▶ _STATED GOAL_: Copy out the lines word for word, from the line with "How far is each" to the line with "Answer: point 209,155".

▶ _RECORDS TO PROCESS_:
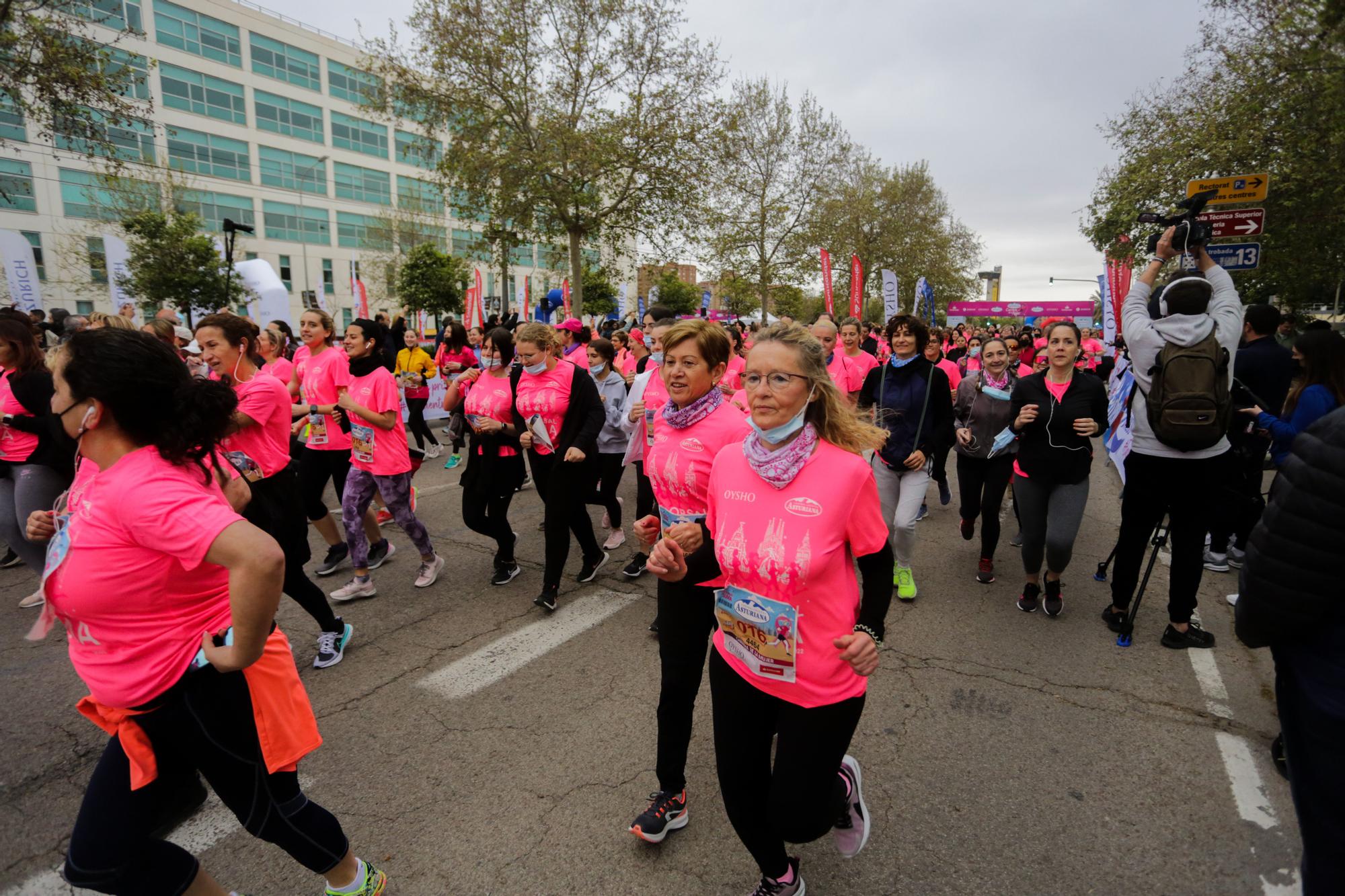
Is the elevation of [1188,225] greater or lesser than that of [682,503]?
greater

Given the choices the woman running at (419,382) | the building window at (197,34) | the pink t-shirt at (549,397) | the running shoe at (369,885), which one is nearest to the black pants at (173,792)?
the running shoe at (369,885)

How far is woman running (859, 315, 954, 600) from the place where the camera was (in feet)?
16.5

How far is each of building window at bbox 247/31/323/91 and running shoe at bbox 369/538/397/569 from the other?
167ft

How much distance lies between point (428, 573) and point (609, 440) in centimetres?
190

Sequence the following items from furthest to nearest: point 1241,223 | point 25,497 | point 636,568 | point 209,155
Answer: point 209,155 < point 1241,223 < point 636,568 < point 25,497

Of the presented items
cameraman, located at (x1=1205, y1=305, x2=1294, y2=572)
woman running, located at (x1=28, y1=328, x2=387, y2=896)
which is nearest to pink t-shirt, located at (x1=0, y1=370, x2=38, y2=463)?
woman running, located at (x1=28, y1=328, x2=387, y2=896)

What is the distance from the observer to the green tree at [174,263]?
2592 centimetres

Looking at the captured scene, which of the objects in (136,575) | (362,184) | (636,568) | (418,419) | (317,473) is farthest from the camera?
(362,184)

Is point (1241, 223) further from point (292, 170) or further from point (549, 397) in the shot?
point (292, 170)

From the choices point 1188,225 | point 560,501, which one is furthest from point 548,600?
point 1188,225

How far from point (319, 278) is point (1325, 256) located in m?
51.4

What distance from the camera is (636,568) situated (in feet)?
18.7

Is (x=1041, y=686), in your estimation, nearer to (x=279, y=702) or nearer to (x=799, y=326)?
(x=799, y=326)

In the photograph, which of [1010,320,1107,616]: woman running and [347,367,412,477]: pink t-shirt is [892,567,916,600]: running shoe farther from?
[347,367,412,477]: pink t-shirt
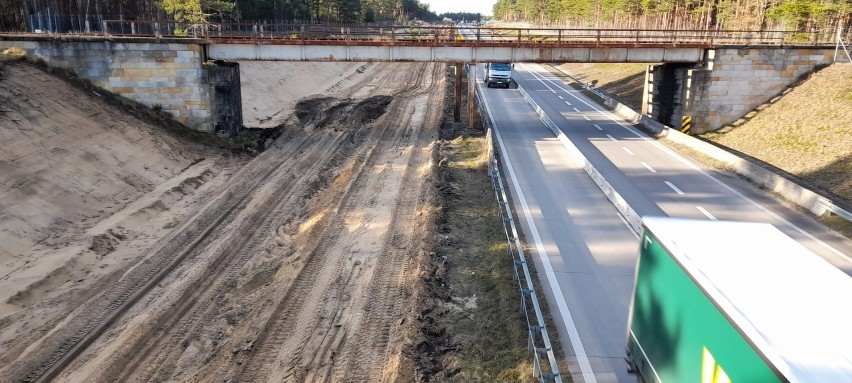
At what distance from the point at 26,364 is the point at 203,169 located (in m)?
16.2

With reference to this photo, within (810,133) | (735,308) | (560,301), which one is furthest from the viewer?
(810,133)

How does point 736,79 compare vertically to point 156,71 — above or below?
below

▶ _PROBLEM SOLUTION_:
How far is each of building window at bbox 247/31/323/91 and running shoe at bbox 369/538/397/569 from the other?
167ft

How much distance lies between point (428, 573) and point (609, 440) in centimetres?
190

Sequence the following items from furthest to nearest: point 1241,223 | point 25,497 | point 636,568 | point 209,155
Answer: point 209,155 < point 1241,223 < point 636,568 < point 25,497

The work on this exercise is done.